If you were to opt for Java here then be prepared to write *alot* of code.

And do take Slavik's advice, if you use Perl always use strict (and warnings).

A_Fiachra
November 1st, 2009, 11:36 AM
...

It will load data from flat files, compare files, create backups, enable users to log in and keep a paper trail of their usage so that other users can see who changed what while being able to revert to old working versions if someone changes something in the real network and breaks it.



Perl hands down.

There is a decent book, "Perl for System Administrators"

Doing system administration in java is like using a Winnebago to cut grass.

A_Fiachra
November 1st, 2009, 11:41 AM
I would recommend Java as well for such a project.
perl is more of a scripting language isn't not suited for that type of project (not impossible thought)


What does Java offer for system administration that is even remotely close to Perl??

Perl has been called the Swiss Army Chainsaw of Unix utilities -- why would anyone use a quasi-compiled, typed, OO language that requires a VM for a basic set of system tools?

Did you think before you responded or are you just another fanboy?

albandy
November 1st, 2009, 11:51 AM
I'm a java programmer and if I were you I'll use perl for this stuff.

Java should not be used for system administration, of course java brings you things as jpa and ejb, and thousands of classes for do what you want in an easy way, but you should realize of the requeriments of your project.

JayKay3000
November 2nd, 2009, 07:07 PM
Cheers for the input guys. I was going to type 'i'm more confused than ever' oh wait. I just did :D.

But seriousley I think based on what you say I think I better understand to what perl can be suited for and what java can be suited for.

Great to get some real feedback, articles on the net get a bit vague sometimes.

We learnt java in uni but I think I will have a look at perl in a bit more detail anyway. I nearly brought a book on it the other day. It definatley looks interesting but the 'you can do one thing a thousand ways scares me a little'

Without trying to start a flame war, i've read that everything you can do in perl you can do in java, then again they say everything you can do in java you can do in C++ so that may have been a throw away comment.

Again. Thanks for the input.

Shin_Gouki2501
November 2nd, 2009, 07:46 PM
exactly the point, you have to choose what language/framework is appropriate for the problem and then also what you can learn/use easy.

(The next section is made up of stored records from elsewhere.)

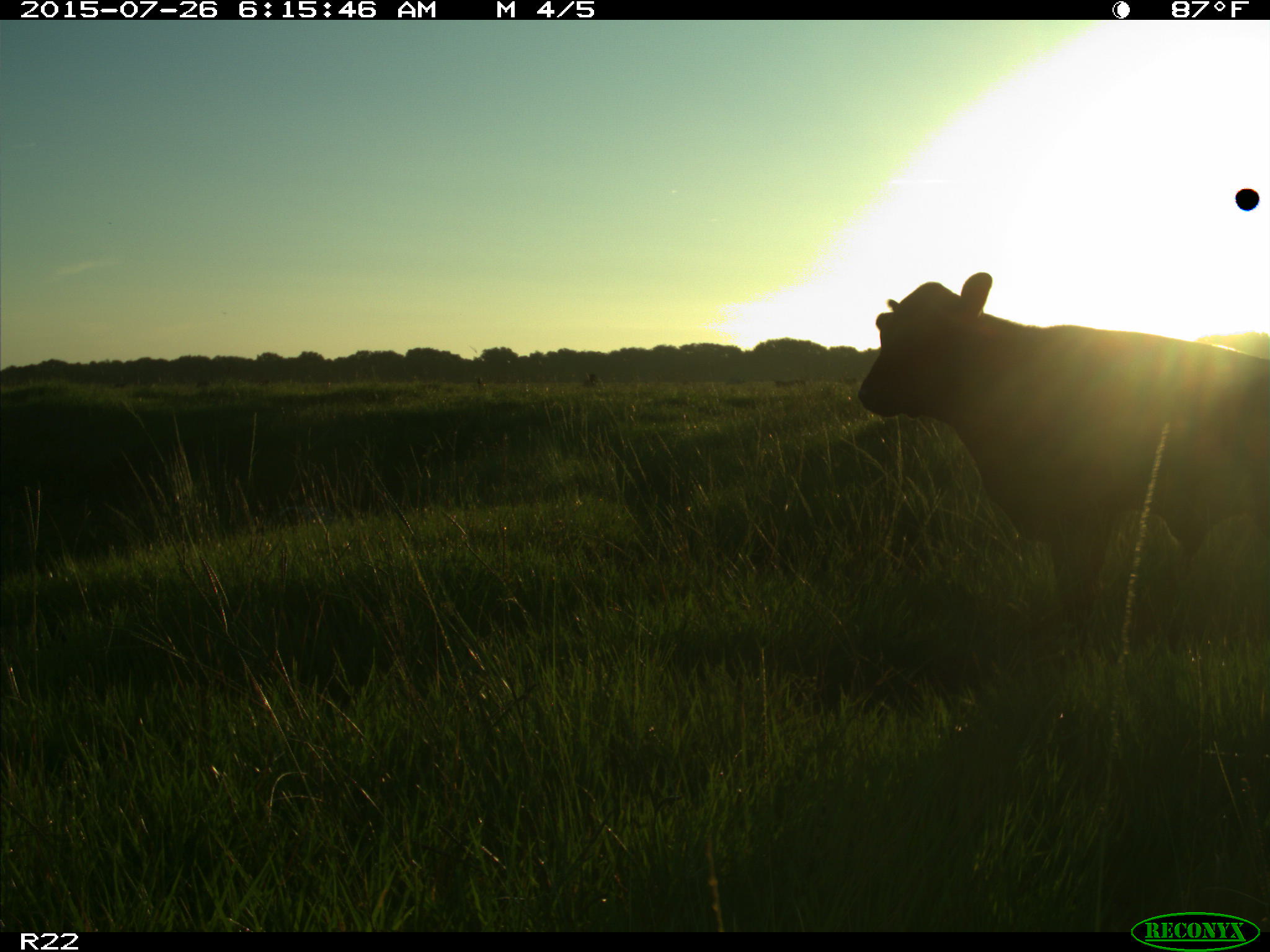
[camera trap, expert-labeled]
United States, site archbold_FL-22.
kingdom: Animalia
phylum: Chordata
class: Mammalia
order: Artiodactyla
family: Bovidae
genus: Bos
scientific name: Bos taurus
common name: domestic cow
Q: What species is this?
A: Bos taurus (domestic cow).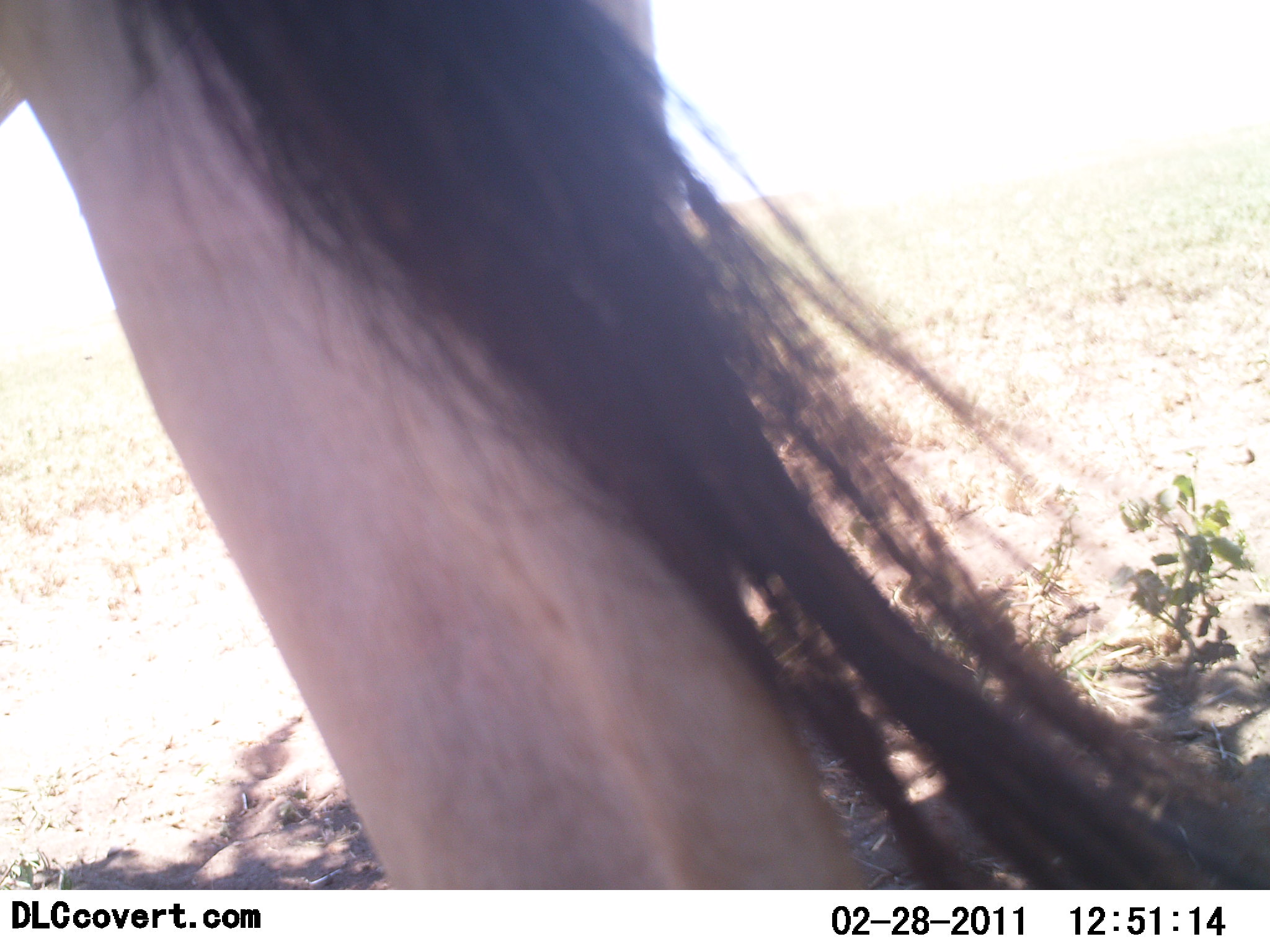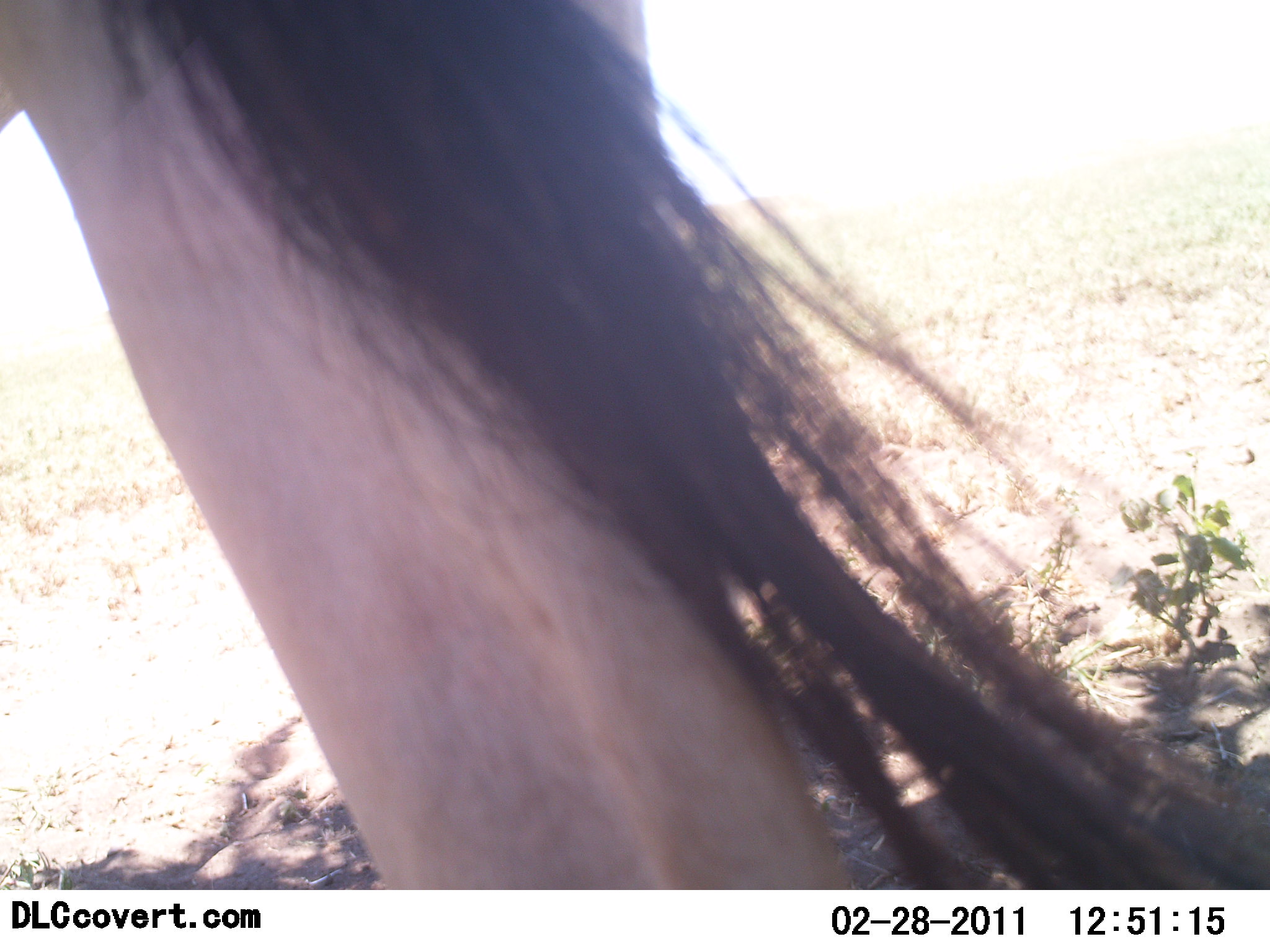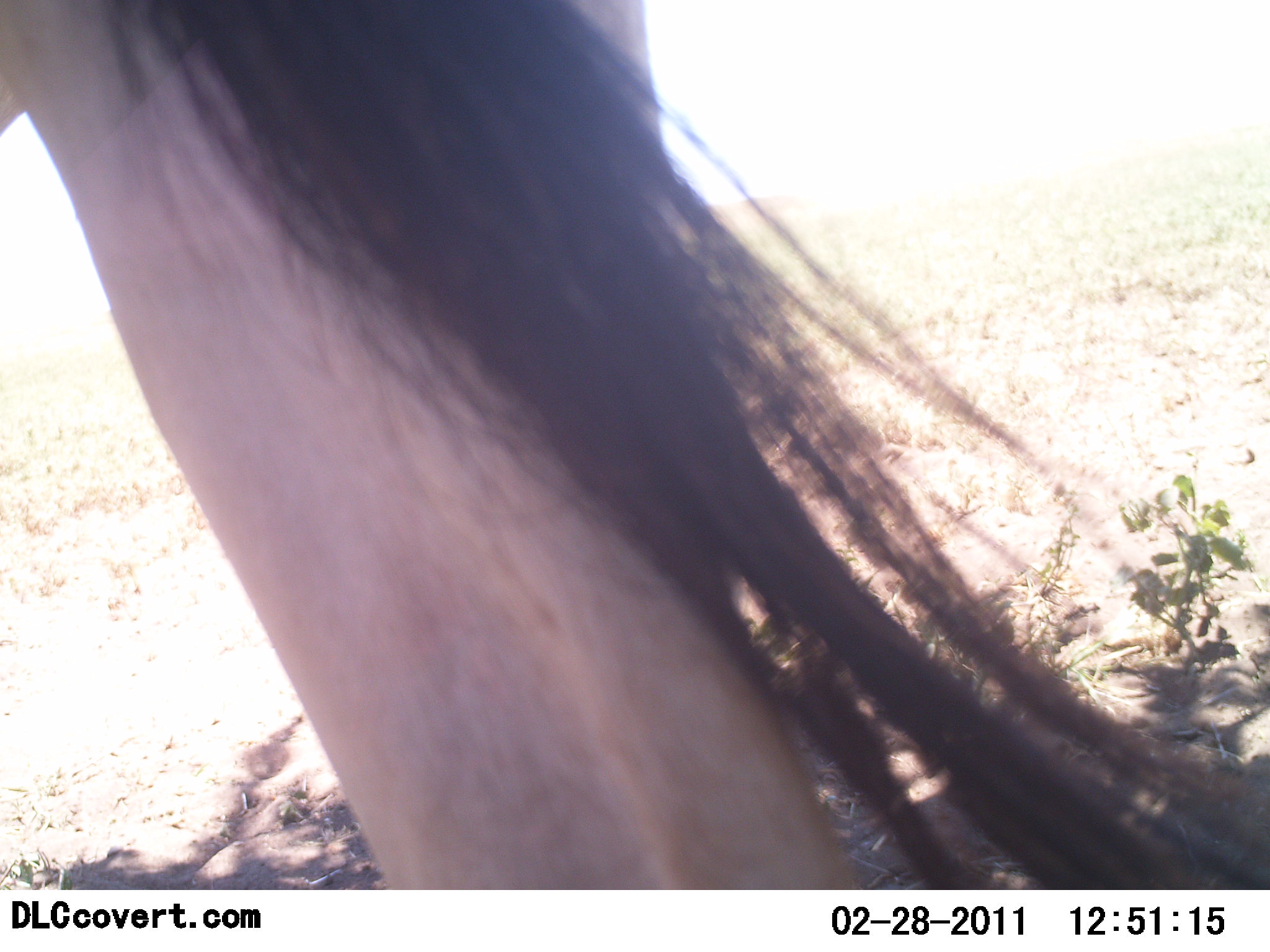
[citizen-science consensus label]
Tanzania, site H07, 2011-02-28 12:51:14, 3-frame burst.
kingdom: Animalia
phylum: Chordata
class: Mammalia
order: Artiodactyla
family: Bovidae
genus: Alcelaphus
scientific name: Alcelaphus buselaphus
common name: hartebeest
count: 1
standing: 60%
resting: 0%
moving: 20%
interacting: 20%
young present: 0%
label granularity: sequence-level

That's not easy to decide since you have to code and not anyone who writes here.

Maybe look at sample implementations of important sub problems for your project and see where you can grasp concepts and such the best way.

regards Andreas

fiddler616
November 2nd, 2009, 07:56 PM
Java's good at applications (for example, most of OpenOffice is written in Java).

Perl's good at quick and easy system administration, but (from what I understand) gets kind of hard to deal with for huge programs. ESR himself said that Perl was only good for <100 lines of code (although those hundred lines may be pretty packed).

Arndt
November 3rd, 2009, 11:17 AM
Java's good at applications (for example, most of OpenOffice is written in Java).

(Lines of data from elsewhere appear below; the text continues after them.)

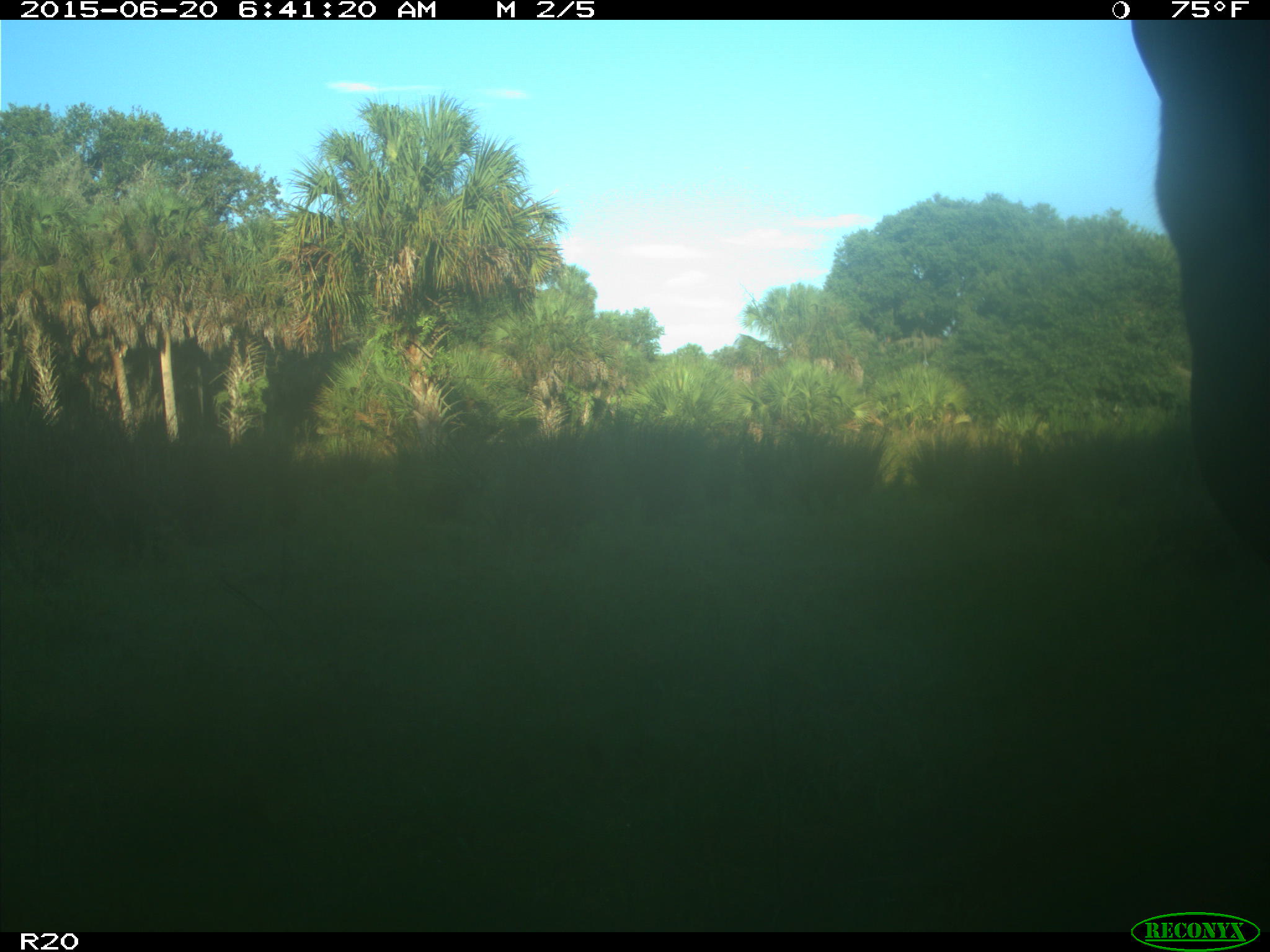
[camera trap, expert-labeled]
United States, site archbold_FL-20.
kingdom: Animalia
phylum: Chordata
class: Mammalia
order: Artiodactyla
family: Bovidae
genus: Bos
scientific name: Bos taurus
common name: domestic cow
Bos taurus (domestic cow).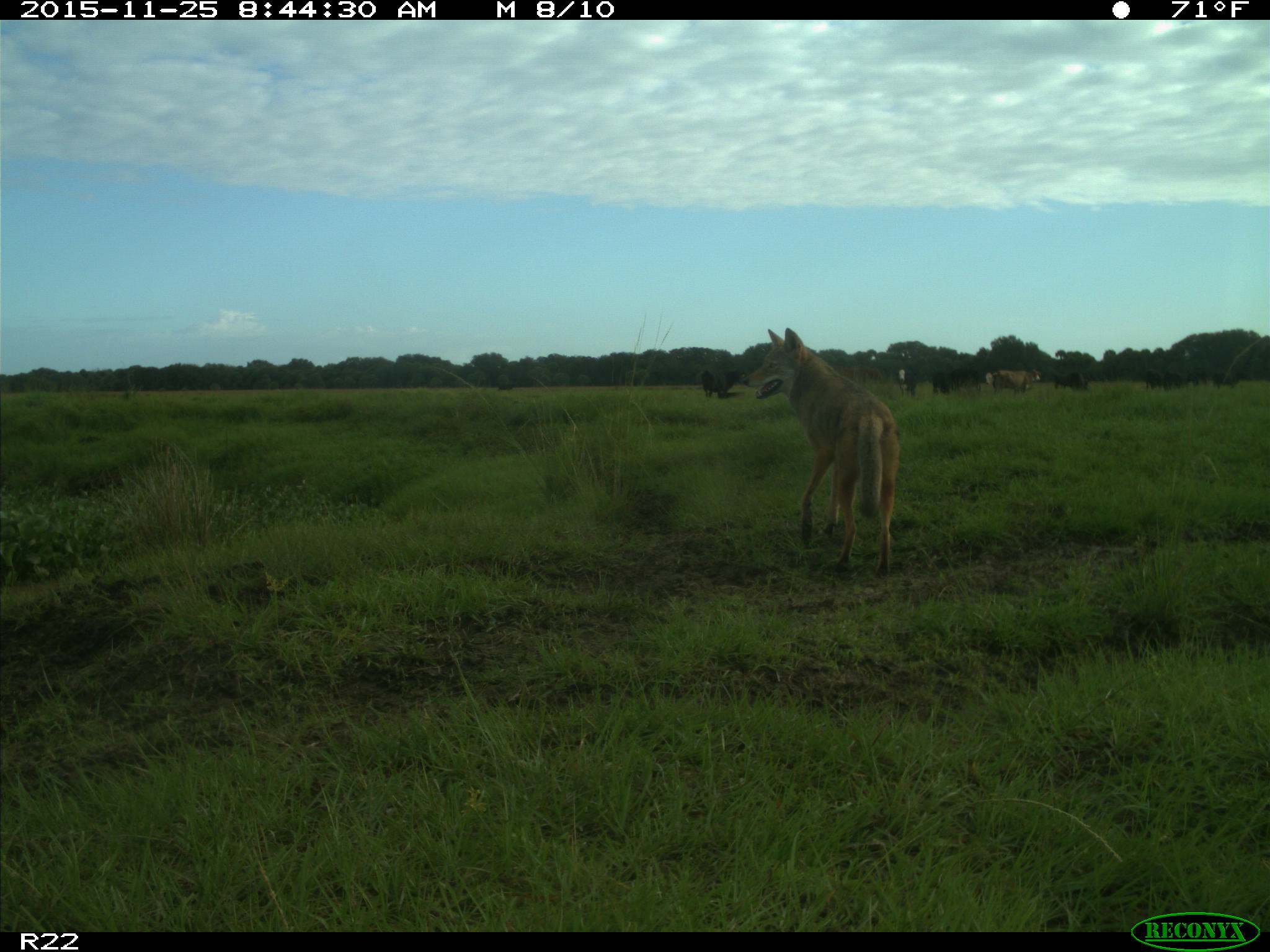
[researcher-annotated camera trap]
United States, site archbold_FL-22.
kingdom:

Perl's good at quick and easy system administration, but (from what I understand) gets kind of hard to deal with for huge programs. ESR himself said that Perl was only good for <100 lines of code (although those hundred lines may be pretty packed).

If it's going to be a large project, it may make sense to do some parts in Perl and some in Java. The drawback is that you would need to know both these languages quite well. The plus side is that after such a project, you will know both languages quite well.

SunSpyda
November 3rd, 2009, 07:11 PM
Java's good at applications (for example, most of OpenOffice is written in Java).

OOo is written in C++, with no Java dependencies. It's a *very* common myth due to the fact Sun is both behind Java & OOo.

Anyhow, I believe is getting the right tool for the job. Sure, you could write a massive GUI application in Perl, or a system maintaining tool in Java, but you wouldn't.

0cton
November 3rd, 2009, 10:01 PM
OpenOffice is not mainly written in java, it's based on Star Office that was bought by sun, it has some java modules in it, but it's mainly written in C++.